Text shown:

It was in part to escape from the unhappy environment of Somersby rectory that Alfred began writing poetry long before he was sent to school, as did most of his talented brothers and sisters. All his life he used writing as a way of taking his mind from his troubles. One peculiar aspect of his method of composition was set, too, while he was still a boy: he would make up phrases or discrete lines as he walked, and store them in his memory until he had a proper setting for them.

His departure in 1827 to join his elder brothers at Trinity College, Cambridge, was due more to a desire to escape from Somersby than to a desire to undertake serious academic work. At Trinity he was living for the first time among young men of his own age who knew little of the problems that had beset him for so long; he was delighted to make new friends; he was extraordinarily handsome, intelligent, humorous, and gifted at impersonation; and soon he was at the center of an admiring group of young men interested in poetry and conversation. It was probably the happiest period of his life.

It also brought Tennyson into contact with the Trinity undergraduate usually regarded as the most brilliant man of his Cambridge generation, Arthur Henry Hallam. This was the beginning of four years of warm friendship between the two men, in some ways the most intense emotional experience of Tennyson’s life. Despite the too knowing skepticism of the twentieth century about such matters, it is almost certain that there was nothing homosexual about the friendship: definitely not on a conscious level and probably not on any other.

The combination of the deaths of his father and his best friend, (Arthur Hallam having died suddenly of apoplexy), the brutal reviews of his poems, his conviction that both he and his family were in desperate poverty, his feelings of isolation in the depths of the country, and his ill-concealed fears that he might become a victim of epilepsy, madness, alcohol, and drugs, as others in his family had, or even that he might die like Hallam, was more than enough to upset the always fragile balance of Tennyson’s emotions. "I suffered what seemed to me to shatter all my life so that I desired to die rather than to live," he said of that period. For a time he determined to leave England, and for ten years he refused to have any of his poetry published, since he was convinced that the world had no place for it.

Although he was adamant about not having it published, Tennyson continued to write poetry; and he did so even more single-mindedly than before. Hallam’s death nearly crushed him, but it also provided the stimulus for a great outburst of some of the finest poems he ever wrote, many of them connected overtly or implicitly with the loss of his friend. "Ulysses," "Morte d’Arthur," "Tithonus," "Tiresias," "Break, break, break," and "Oh! that ‘twere possible" all owe their inception to the passion of grief he felt but carefully hid from his intimates. Most important was the group of random individual poems he began writing about Hallam’s death and his own feeling of loneliness in the universe as a result of it; the first of these "elegies," written in four-line stanzas of iambic tetrameter, was begun within two or three days of his hearing the news of Hallam’s death. He continued to write them for seventeen years before collecting them to form what is perhaps the greatest of Victorian poems, In Memoriam (1850).

Required tasks:
1. Reproduce word for word the part of the account of Tennyson's life that begins at "His departure in" and ends after "of his life.".
2. Please extend the account of Tennyson's life with the part that would come right after its last sentence.
The lines after this are separate material.

Dataset rows:
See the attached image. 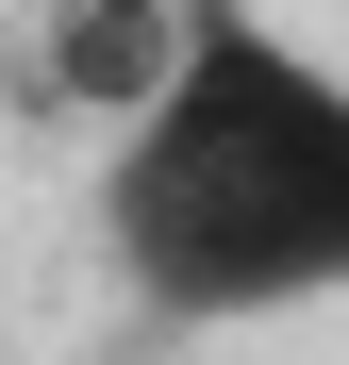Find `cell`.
Returning a JSON list of instances; mask_svg holds the SVG:
<instances>
[{"mask_svg": "<svg viewBox=\"0 0 349 365\" xmlns=\"http://www.w3.org/2000/svg\"><path fill=\"white\" fill-rule=\"evenodd\" d=\"M100 250L166 332L349 299V67L250 0H200L183 67L100 133Z\"/></svg>", "mask_w": 349, "mask_h": 365, "instance_id": "obj_1", "label": "cell"}, {"mask_svg": "<svg viewBox=\"0 0 349 365\" xmlns=\"http://www.w3.org/2000/svg\"><path fill=\"white\" fill-rule=\"evenodd\" d=\"M183 17H200V0H50V50H34V67H50V100H67L84 133H116V116L183 67Z\"/></svg>", "mask_w": 349, "mask_h": 365, "instance_id": "obj_2", "label": "cell"}]
</instances>
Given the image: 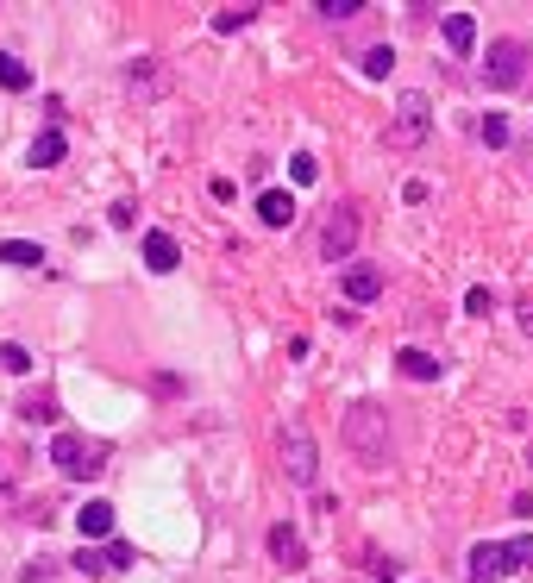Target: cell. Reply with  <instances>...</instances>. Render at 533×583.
I'll list each match as a JSON object with an SVG mask.
<instances>
[{
	"instance_id": "cell-1",
	"label": "cell",
	"mask_w": 533,
	"mask_h": 583,
	"mask_svg": "<svg viewBox=\"0 0 533 583\" xmlns=\"http://www.w3.org/2000/svg\"><path fill=\"white\" fill-rule=\"evenodd\" d=\"M345 446H352L364 464H383V458H389V414H383L377 402L345 408Z\"/></svg>"
},
{
	"instance_id": "cell-2",
	"label": "cell",
	"mask_w": 533,
	"mask_h": 583,
	"mask_svg": "<svg viewBox=\"0 0 533 583\" xmlns=\"http://www.w3.org/2000/svg\"><path fill=\"white\" fill-rule=\"evenodd\" d=\"M51 464H57L63 477L88 483V477H101V471H107V439H88V433H57V439H51Z\"/></svg>"
},
{
	"instance_id": "cell-3",
	"label": "cell",
	"mask_w": 533,
	"mask_h": 583,
	"mask_svg": "<svg viewBox=\"0 0 533 583\" xmlns=\"http://www.w3.org/2000/svg\"><path fill=\"white\" fill-rule=\"evenodd\" d=\"M283 471H289V483H301V489L320 477V446H314L308 427H289V433H283Z\"/></svg>"
},
{
	"instance_id": "cell-4",
	"label": "cell",
	"mask_w": 533,
	"mask_h": 583,
	"mask_svg": "<svg viewBox=\"0 0 533 583\" xmlns=\"http://www.w3.org/2000/svg\"><path fill=\"white\" fill-rule=\"evenodd\" d=\"M483 76H490V88H515L527 76V44L521 38H496L490 57H483Z\"/></svg>"
},
{
	"instance_id": "cell-5",
	"label": "cell",
	"mask_w": 533,
	"mask_h": 583,
	"mask_svg": "<svg viewBox=\"0 0 533 583\" xmlns=\"http://www.w3.org/2000/svg\"><path fill=\"white\" fill-rule=\"evenodd\" d=\"M358 245V214L352 207H339V214H327V226H320V258L327 264H345Z\"/></svg>"
},
{
	"instance_id": "cell-6",
	"label": "cell",
	"mask_w": 533,
	"mask_h": 583,
	"mask_svg": "<svg viewBox=\"0 0 533 583\" xmlns=\"http://www.w3.org/2000/svg\"><path fill=\"white\" fill-rule=\"evenodd\" d=\"M132 558H138V552H132L126 540H107V546H82L76 558H69V565H76L82 577H107V571H126Z\"/></svg>"
},
{
	"instance_id": "cell-7",
	"label": "cell",
	"mask_w": 533,
	"mask_h": 583,
	"mask_svg": "<svg viewBox=\"0 0 533 583\" xmlns=\"http://www.w3.org/2000/svg\"><path fill=\"white\" fill-rule=\"evenodd\" d=\"M427 113H433L427 95H402V101H396V145H414V138H427Z\"/></svg>"
},
{
	"instance_id": "cell-8",
	"label": "cell",
	"mask_w": 533,
	"mask_h": 583,
	"mask_svg": "<svg viewBox=\"0 0 533 583\" xmlns=\"http://www.w3.org/2000/svg\"><path fill=\"white\" fill-rule=\"evenodd\" d=\"M339 289H345V301H377L383 295V270L377 264H352L339 276Z\"/></svg>"
},
{
	"instance_id": "cell-9",
	"label": "cell",
	"mask_w": 533,
	"mask_h": 583,
	"mask_svg": "<svg viewBox=\"0 0 533 583\" xmlns=\"http://www.w3.org/2000/svg\"><path fill=\"white\" fill-rule=\"evenodd\" d=\"M145 264H151L157 276H170V270L182 264V251H176V239H170V232H145Z\"/></svg>"
},
{
	"instance_id": "cell-10",
	"label": "cell",
	"mask_w": 533,
	"mask_h": 583,
	"mask_svg": "<svg viewBox=\"0 0 533 583\" xmlns=\"http://www.w3.org/2000/svg\"><path fill=\"white\" fill-rule=\"evenodd\" d=\"M76 527H82V546L88 540H113V502H88L76 515Z\"/></svg>"
},
{
	"instance_id": "cell-11",
	"label": "cell",
	"mask_w": 533,
	"mask_h": 583,
	"mask_svg": "<svg viewBox=\"0 0 533 583\" xmlns=\"http://www.w3.org/2000/svg\"><path fill=\"white\" fill-rule=\"evenodd\" d=\"M295 214H301L295 195H283V189H264V195H258V220H264V226H289Z\"/></svg>"
},
{
	"instance_id": "cell-12",
	"label": "cell",
	"mask_w": 533,
	"mask_h": 583,
	"mask_svg": "<svg viewBox=\"0 0 533 583\" xmlns=\"http://www.w3.org/2000/svg\"><path fill=\"white\" fill-rule=\"evenodd\" d=\"M508 571V558H502V546H490V540H483L477 552H471V583H496Z\"/></svg>"
},
{
	"instance_id": "cell-13",
	"label": "cell",
	"mask_w": 533,
	"mask_h": 583,
	"mask_svg": "<svg viewBox=\"0 0 533 583\" xmlns=\"http://www.w3.org/2000/svg\"><path fill=\"white\" fill-rule=\"evenodd\" d=\"M0 264H13V270H38V264H44V245H32V239H0Z\"/></svg>"
},
{
	"instance_id": "cell-14",
	"label": "cell",
	"mask_w": 533,
	"mask_h": 583,
	"mask_svg": "<svg viewBox=\"0 0 533 583\" xmlns=\"http://www.w3.org/2000/svg\"><path fill=\"white\" fill-rule=\"evenodd\" d=\"M63 151H69V145H63V132H57V126H44V132L32 138V163H38V170H51V163H63Z\"/></svg>"
},
{
	"instance_id": "cell-15",
	"label": "cell",
	"mask_w": 533,
	"mask_h": 583,
	"mask_svg": "<svg viewBox=\"0 0 533 583\" xmlns=\"http://www.w3.org/2000/svg\"><path fill=\"white\" fill-rule=\"evenodd\" d=\"M446 44L465 57L471 44H477V19H471V13H446Z\"/></svg>"
},
{
	"instance_id": "cell-16",
	"label": "cell",
	"mask_w": 533,
	"mask_h": 583,
	"mask_svg": "<svg viewBox=\"0 0 533 583\" xmlns=\"http://www.w3.org/2000/svg\"><path fill=\"white\" fill-rule=\"evenodd\" d=\"M396 364H402V377H414V383H433V377H439V358H433V352H414V345H408Z\"/></svg>"
},
{
	"instance_id": "cell-17",
	"label": "cell",
	"mask_w": 533,
	"mask_h": 583,
	"mask_svg": "<svg viewBox=\"0 0 533 583\" xmlns=\"http://www.w3.org/2000/svg\"><path fill=\"white\" fill-rule=\"evenodd\" d=\"M0 88H7V95H19V88H32V69L19 63L13 51H0Z\"/></svg>"
},
{
	"instance_id": "cell-18",
	"label": "cell",
	"mask_w": 533,
	"mask_h": 583,
	"mask_svg": "<svg viewBox=\"0 0 533 583\" xmlns=\"http://www.w3.org/2000/svg\"><path fill=\"white\" fill-rule=\"evenodd\" d=\"M270 552L283 558V565H301V533L295 527H270Z\"/></svg>"
},
{
	"instance_id": "cell-19",
	"label": "cell",
	"mask_w": 533,
	"mask_h": 583,
	"mask_svg": "<svg viewBox=\"0 0 533 583\" xmlns=\"http://www.w3.org/2000/svg\"><path fill=\"white\" fill-rule=\"evenodd\" d=\"M19 414H26L32 427H51V421H57V395H26V402H19Z\"/></svg>"
},
{
	"instance_id": "cell-20",
	"label": "cell",
	"mask_w": 533,
	"mask_h": 583,
	"mask_svg": "<svg viewBox=\"0 0 533 583\" xmlns=\"http://www.w3.org/2000/svg\"><path fill=\"white\" fill-rule=\"evenodd\" d=\"M251 19H258V7H214V32H245Z\"/></svg>"
},
{
	"instance_id": "cell-21",
	"label": "cell",
	"mask_w": 533,
	"mask_h": 583,
	"mask_svg": "<svg viewBox=\"0 0 533 583\" xmlns=\"http://www.w3.org/2000/svg\"><path fill=\"white\" fill-rule=\"evenodd\" d=\"M0 370H7V377H26V370H32V352H26V345H0Z\"/></svg>"
},
{
	"instance_id": "cell-22",
	"label": "cell",
	"mask_w": 533,
	"mask_h": 583,
	"mask_svg": "<svg viewBox=\"0 0 533 583\" xmlns=\"http://www.w3.org/2000/svg\"><path fill=\"white\" fill-rule=\"evenodd\" d=\"M502 558H508V571H527V565H533V540H527V533H521V540H508Z\"/></svg>"
},
{
	"instance_id": "cell-23",
	"label": "cell",
	"mask_w": 533,
	"mask_h": 583,
	"mask_svg": "<svg viewBox=\"0 0 533 583\" xmlns=\"http://www.w3.org/2000/svg\"><path fill=\"white\" fill-rule=\"evenodd\" d=\"M314 13H327V19H352V13H364V0H320Z\"/></svg>"
},
{
	"instance_id": "cell-24",
	"label": "cell",
	"mask_w": 533,
	"mask_h": 583,
	"mask_svg": "<svg viewBox=\"0 0 533 583\" xmlns=\"http://www.w3.org/2000/svg\"><path fill=\"white\" fill-rule=\"evenodd\" d=\"M389 63H396V51H389V44H377V51L364 57V76H389Z\"/></svg>"
},
{
	"instance_id": "cell-25",
	"label": "cell",
	"mask_w": 533,
	"mask_h": 583,
	"mask_svg": "<svg viewBox=\"0 0 533 583\" xmlns=\"http://www.w3.org/2000/svg\"><path fill=\"white\" fill-rule=\"evenodd\" d=\"M483 145H508V120H502V113L483 120Z\"/></svg>"
},
{
	"instance_id": "cell-26",
	"label": "cell",
	"mask_w": 533,
	"mask_h": 583,
	"mask_svg": "<svg viewBox=\"0 0 533 583\" xmlns=\"http://www.w3.org/2000/svg\"><path fill=\"white\" fill-rule=\"evenodd\" d=\"M57 577V558H32L26 565V583H51Z\"/></svg>"
},
{
	"instance_id": "cell-27",
	"label": "cell",
	"mask_w": 533,
	"mask_h": 583,
	"mask_svg": "<svg viewBox=\"0 0 533 583\" xmlns=\"http://www.w3.org/2000/svg\"><path fill=\"white\" fill-rule=\"evenodd\" d=\"M465 308H471L477 320H490V308H496V301H490V289H471V295H465Z\"/></svg>"
},
{
	"instance_id": "cell-28",
	"label": "cell",
	"mask_w": 533,
	"mask_h": 583,
	"mask_svg": "<svg viewBox=\"0 0 533 583\" xmlns=\"http://www.w3.org/2000/svg\"><path fill=\"white\" fill-rule=\"evenodd\" d=\"M289 176H295V182H314L320 170H314V157H289Z\"/></svg>"
},
{
	"instance_id": "cell-29",
	"label": "cell",
	"mask_w": 533,
	"mask_h": 583,
	"mask_svg": "<svg viewBox=\"0 0 533 583\" xmlns=\"http://www.w3.org/2000/svg\"><path fill=\"white\" fill-rule=\"evenodd\" d=\"M521 326H527V339H533V301H521Z\"/></svg>"
}]
</instances>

Response list:
1.
His departure in 1827 to join his elder brothers at Trinity College, Cambridge, was due more to a desire to escape from Somersby than to a desire to undertake serious academic work. At Trinity he was living for the first time among young men of his own age who knew little of the problems that had beset him for so long; he was delighted to make new friends; he was extraordinarily handsome, intelligent, humorous, and gifted at impersonation; and soon he was at the center of an admiring group of young men interested in poetry and conversation. It was probably the happiest period of his life.

2.
Wordsworth, who had been poet laureate for seven years, had died in the spring of 1850. By the time Tennyson returned from his honeymoon, it must have seemed to many a foregone conclusion that he would be nominated as Wordsworth’s successor. Tennyson knew that the prince consort, who advised the queen on such matters, was an admirer of his, and the night before receiving the letter offering the post, he dreamed that the prince kissed him on the cheek, and that he responded, "Very kind but very German."

At the end of November 1853 Alfred and Emily Tennyson moved into the secluded big house on the Isle of Wight known as Farringford, which has ever since been associated with his name. Emily loved the remoteness and the fact that their clocks were not even synchronized with those elsewhere, but her husband sometimes had a recurrence of his old longing to be rattling around London. Most of the time, however, he was content to walk on the great chalk cliffs overlooking the sea, composing his poems as he tramped, their rhythm often deriving from his heavy tread.

It was perhaps his very isolation that made him so interested in the Crimean War, for he read the newspapers voraciously in order to keep current with world affairs. "The Charge of the Light Brigade" was one result in 1854 of his fascination with the heroism of that unpopular war.

Popularity of the kind he had earned had its innate disadvantages, and Tennyson was beginning to discover them as he was followed in the streets of London by admirers; at Farringford he complained of the total lack of privacy when the park walls were lined with craning tourists who sometimes even came up to the house and peered into the windows to watch the family at their meals.

In the years between 1874 and 1882 Tennyson made yet another attempt to widen his poetic horizons. As the premier poet of England, he had been compared—probably inevitably—to Shakespeare, and he determined to write for the stage as his great predecessor had done. At the age of sixty-five he wrote his first play as a kind of continuation of Shakespeare’s historical dramas. Queen Mary (1875) was produced in 1876 by Henry Irving, the foremost actor on the English stage; Irving himself played the main male role.

The climax of public recognition of Tennyson’s achievement came in 1883 when Gladstone offered him a peerage. The rest of his life was spent in the glow of love that the public occasionally gives to a distinguished man who has reached a great age. Many of the finest poems of his old age were written in memory of his friends as they died off, leaving him increasingly alone.

On 6 October 1892, an hour or so after midnight, he died at Aldworth with the moon streaming in at the window overlooking the Sussex Weald, his finger holding open a volume of Shakespeare, his family surrounding the bed. A week later he was buried in the Poets’ Corner of Westminster Abbey, near the graves of Browning and Chaucer. To most of England it seemed as if an era in poetry had passed, a divide as great as that a decade later when Queen Victoria died.

Crossing the Bar

Sunset and evening star,
And one clear call for me!
And may there be no moaning of the bar,
When I put out to sea,

But such a tide as moving seems asleep,
Too full for sound and foam,
When that which drew from out the boundless deep

Turns again home.

Twilight and evening bell,

And after that the dark!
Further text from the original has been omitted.